There is no writer who does not dream of that. Oscar Wilde, at the end of the tenth chapter of his Dorian Gray portrait The ghost of a certain book to whose corrosive power must surrender a and a life. “It was a novel,” he writes – “without argument and with a single character … The book was written in an ornamental, graphic and dark style at the same … There were metaphors as monstrous as orchids, and with the same subtlety of color … It was sometimes difficult to know if the description of the ecstasy of a medieval saint or the morbid confessions of a modern sinner was reading. It was a poisonous book. The dense smell of incense seemed to part with its pages and disturb the brain. The very cadence of the phrases, the subtle monotony of its music, as as it was of complex choruses and movements elaborately repeated, produced in Dorian Gray’s mind, passing from chapter in chapter, something similar to a reverie, a sleep that made him not realize that the was falling and the shadows grow … »

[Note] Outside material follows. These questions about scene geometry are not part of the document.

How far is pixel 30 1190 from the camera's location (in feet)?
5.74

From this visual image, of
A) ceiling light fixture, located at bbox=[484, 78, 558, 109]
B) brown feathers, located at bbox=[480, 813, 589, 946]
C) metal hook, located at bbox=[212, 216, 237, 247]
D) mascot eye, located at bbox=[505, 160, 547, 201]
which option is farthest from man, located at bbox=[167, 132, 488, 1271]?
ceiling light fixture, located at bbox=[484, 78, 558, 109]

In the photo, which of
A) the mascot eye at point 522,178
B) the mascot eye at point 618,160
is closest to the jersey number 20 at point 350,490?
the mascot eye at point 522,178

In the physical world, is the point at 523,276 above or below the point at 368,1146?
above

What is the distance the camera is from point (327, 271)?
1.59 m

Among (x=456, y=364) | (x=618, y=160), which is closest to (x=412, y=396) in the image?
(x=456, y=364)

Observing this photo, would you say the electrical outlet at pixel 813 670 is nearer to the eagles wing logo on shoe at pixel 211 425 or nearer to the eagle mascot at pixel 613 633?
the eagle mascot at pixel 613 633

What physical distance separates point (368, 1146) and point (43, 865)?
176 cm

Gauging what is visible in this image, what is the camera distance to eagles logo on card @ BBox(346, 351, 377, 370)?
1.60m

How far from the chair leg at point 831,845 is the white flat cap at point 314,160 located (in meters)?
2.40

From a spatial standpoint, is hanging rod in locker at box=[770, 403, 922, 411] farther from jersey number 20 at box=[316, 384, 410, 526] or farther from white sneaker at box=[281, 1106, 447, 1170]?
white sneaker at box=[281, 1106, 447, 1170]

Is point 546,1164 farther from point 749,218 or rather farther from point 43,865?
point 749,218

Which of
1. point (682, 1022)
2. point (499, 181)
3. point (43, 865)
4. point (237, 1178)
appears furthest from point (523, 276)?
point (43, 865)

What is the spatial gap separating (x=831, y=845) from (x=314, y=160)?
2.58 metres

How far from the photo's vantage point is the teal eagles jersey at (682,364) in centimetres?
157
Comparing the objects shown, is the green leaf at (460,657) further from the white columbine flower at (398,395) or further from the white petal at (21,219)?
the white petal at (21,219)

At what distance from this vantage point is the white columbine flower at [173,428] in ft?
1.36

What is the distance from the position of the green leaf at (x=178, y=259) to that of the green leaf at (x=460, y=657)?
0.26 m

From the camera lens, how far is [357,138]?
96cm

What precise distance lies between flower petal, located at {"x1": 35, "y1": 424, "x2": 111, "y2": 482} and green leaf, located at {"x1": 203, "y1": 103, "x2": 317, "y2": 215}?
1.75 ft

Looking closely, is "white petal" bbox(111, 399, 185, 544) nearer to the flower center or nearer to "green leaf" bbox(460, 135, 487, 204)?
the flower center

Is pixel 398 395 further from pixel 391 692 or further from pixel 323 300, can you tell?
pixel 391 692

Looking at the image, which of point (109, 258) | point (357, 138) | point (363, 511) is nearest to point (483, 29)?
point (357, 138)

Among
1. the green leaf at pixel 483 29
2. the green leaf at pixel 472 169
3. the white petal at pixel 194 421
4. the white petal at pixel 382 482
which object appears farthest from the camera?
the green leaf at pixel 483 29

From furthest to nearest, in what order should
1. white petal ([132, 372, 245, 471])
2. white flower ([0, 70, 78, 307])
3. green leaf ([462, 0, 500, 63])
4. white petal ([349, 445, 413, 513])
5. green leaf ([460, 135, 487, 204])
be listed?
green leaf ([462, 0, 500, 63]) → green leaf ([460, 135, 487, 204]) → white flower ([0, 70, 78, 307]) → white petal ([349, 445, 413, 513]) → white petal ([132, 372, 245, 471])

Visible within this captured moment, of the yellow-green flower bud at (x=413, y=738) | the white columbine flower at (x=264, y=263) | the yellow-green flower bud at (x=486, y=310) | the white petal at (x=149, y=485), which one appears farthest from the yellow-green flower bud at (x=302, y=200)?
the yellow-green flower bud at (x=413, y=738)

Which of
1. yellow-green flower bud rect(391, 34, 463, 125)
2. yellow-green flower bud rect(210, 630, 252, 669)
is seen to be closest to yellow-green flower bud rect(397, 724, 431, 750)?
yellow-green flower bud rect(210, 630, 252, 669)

He Dorian Gray portrait It was Wilde’s writing that fell into my hands. I think – I’m not sure – that I should walk between the thirteen and fourteen. More than the canvas that gives name to the novel, I was seduced by the semiocultic image of the book to which its protagonist granted such a lethal beauty. Ignorance, according to my age at that time, made me assume that it was another invention of the prodigious imagination of the Dublin dandy. It took a long time, as a half decade, to give in an old -fashioned library in the Latin Quarter with a certain unknown volume – very much for me then – that I oak with the attachment that the materially objects impose immediately. I looked for it, the next day, in the Library of Sainte-Geneviève, that amazing jail of light and vacuum that would machining in 1851 Henri Labroute on the side of the pantheon.

Bibliophilia is a refined aesthetic, nothing more than that. More than that swimmers can come amazing gifts to which he is patient enough to not expect transcendence. I opened the book without special interest in its reading: it was enough for me, I believed, with his view and his touch. And I couldn’t close it anymore. The wiring purification of its French contrasted with the name, of flamenco or Dutch resonance, of the author. I did not find a satisfactory translation for the title; I still don’t find her. In its avoidance of any purpose or narrative content, it resonated that “perfect emptiness” whose devastating power proclaims the deepest of the Taoist treaties. But, to the very few pages, in the voice of its protagonist, Des Esseintes, the echo of what was read a long time and was very forgotten. It soon realized that I had in my hands what, in the Wilde of my indolent ignorance of the thirteen or fourteen, I took as literary fantasy: that of a book whose fascination was infinite for not talking about anything, that of a writing that was only writing. Without object. From that parenthesis in Sainte-Geneviève, Karl-Joris Huysmans and “à Rebours” have been spells with which to raffle the heaviness of living in an increasingly rude world, increasingly ignorant, definitely now Ágrafo. Bárbaro, then.

The specimen of Huysmans that appears in my library does not, of course, the beauty of the one whose ranking leather spoiled with reverence in an antiquarian in the Latin Quarter, back in the summer of 1969. But the frivolous pleasure bibliophile of then has given up, over the years, to something else. It may be more frivolous, I don’t care. The wonder of reading words without object, without destiny, without moral or humanitarian alibi. Words alone. Well harmonized. That build an autistic algebra. More dim than music. And more indestructible. Of very few books I have read, I can say that.

I reread, in the early , Karl-Joris Huysmans. I let myself be taken by the same poison that before its pages was drugged to a damn Dublin. And, suddenly, the world ceases to be septic tank. Stop being. There is no writer who does not dream of achieving that. There is hardly any that succeeds.